Problem details: Starting at the line that contains "From this photograph", copy each line through the final one exactly as written.
____________________
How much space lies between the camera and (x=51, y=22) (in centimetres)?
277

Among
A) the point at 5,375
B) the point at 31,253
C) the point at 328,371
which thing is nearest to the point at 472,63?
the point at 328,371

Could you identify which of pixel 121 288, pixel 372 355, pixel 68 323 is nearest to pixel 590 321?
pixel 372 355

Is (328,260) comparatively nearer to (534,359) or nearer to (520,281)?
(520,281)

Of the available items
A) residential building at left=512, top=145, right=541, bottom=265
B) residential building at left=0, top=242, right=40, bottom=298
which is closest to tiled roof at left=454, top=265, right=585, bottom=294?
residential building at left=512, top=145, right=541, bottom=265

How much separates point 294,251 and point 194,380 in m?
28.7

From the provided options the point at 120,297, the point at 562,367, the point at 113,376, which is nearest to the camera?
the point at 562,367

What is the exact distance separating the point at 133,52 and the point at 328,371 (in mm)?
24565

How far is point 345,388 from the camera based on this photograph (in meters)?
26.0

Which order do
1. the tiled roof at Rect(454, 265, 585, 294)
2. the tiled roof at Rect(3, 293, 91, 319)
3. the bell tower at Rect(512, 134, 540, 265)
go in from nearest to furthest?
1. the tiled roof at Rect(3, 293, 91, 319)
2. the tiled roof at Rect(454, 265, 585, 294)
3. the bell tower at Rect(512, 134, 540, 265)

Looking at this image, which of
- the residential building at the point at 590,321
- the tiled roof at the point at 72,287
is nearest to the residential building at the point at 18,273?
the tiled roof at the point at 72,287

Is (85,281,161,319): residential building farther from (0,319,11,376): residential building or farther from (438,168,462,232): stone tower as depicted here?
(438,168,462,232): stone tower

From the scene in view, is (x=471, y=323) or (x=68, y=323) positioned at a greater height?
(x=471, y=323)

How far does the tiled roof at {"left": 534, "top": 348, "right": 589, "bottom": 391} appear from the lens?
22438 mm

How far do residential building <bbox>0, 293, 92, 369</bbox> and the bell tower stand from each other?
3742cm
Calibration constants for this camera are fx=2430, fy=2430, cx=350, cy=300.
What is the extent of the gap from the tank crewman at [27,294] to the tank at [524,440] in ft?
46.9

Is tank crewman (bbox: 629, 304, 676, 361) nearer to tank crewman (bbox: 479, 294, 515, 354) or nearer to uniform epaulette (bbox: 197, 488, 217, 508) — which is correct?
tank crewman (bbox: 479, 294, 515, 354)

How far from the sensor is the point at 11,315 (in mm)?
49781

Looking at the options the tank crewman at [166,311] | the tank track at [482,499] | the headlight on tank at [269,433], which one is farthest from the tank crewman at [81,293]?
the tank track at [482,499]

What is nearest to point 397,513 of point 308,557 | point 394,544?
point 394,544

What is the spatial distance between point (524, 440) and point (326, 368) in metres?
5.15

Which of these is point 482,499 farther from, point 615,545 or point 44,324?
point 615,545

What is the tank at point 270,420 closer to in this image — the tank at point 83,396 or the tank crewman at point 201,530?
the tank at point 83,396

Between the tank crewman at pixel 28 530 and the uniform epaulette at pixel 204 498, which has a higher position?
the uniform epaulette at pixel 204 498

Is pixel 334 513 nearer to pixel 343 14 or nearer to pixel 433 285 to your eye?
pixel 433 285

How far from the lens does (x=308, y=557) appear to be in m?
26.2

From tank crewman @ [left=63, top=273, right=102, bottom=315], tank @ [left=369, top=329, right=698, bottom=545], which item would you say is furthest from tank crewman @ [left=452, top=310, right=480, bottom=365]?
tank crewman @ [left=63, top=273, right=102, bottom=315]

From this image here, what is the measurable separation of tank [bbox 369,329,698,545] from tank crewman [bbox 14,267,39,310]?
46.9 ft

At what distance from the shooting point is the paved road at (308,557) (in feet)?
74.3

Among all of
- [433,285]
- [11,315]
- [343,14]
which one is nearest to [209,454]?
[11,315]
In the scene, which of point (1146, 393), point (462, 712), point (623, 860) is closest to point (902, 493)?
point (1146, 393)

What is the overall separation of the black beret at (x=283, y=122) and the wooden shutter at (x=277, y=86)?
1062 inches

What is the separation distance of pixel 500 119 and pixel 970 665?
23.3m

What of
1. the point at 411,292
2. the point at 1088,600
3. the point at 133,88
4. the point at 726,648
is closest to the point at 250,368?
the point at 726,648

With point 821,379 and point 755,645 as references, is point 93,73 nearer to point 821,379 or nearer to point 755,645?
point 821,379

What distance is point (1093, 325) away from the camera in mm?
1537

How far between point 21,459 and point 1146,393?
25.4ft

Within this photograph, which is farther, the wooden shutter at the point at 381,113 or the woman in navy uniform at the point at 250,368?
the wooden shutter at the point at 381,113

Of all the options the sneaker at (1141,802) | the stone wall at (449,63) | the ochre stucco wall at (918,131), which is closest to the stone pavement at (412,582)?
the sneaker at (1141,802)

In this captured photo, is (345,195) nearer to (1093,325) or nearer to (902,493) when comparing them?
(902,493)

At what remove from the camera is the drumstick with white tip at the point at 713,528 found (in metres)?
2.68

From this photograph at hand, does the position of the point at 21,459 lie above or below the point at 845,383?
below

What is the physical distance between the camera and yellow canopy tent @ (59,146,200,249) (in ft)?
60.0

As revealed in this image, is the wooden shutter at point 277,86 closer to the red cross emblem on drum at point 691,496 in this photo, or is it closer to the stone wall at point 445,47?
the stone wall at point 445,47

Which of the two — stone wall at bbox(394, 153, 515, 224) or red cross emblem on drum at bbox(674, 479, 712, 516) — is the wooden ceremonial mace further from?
____________________
The completed task:
From this photograph at hand, does the position of the point at 21,459 lie above or below the point at 845,383?
below

What is the physical distance between the camera and yellow canopy tent @ (59,146,200,249) (in ft)?
60.0

As revealed in this image, is the wooden shutter at point 277,86 closer to the red cross emblem on drum at point 691,496 in this photo, or is it closer to the stone wall at point 445,47?
the stone wall at point 445,47

Which of the two — stone wall at bbox(394, 153, 515, 224) or red cross emblem on drum at bbox(674, 479, 712, 516) — is the wooden ceremonial mace further from?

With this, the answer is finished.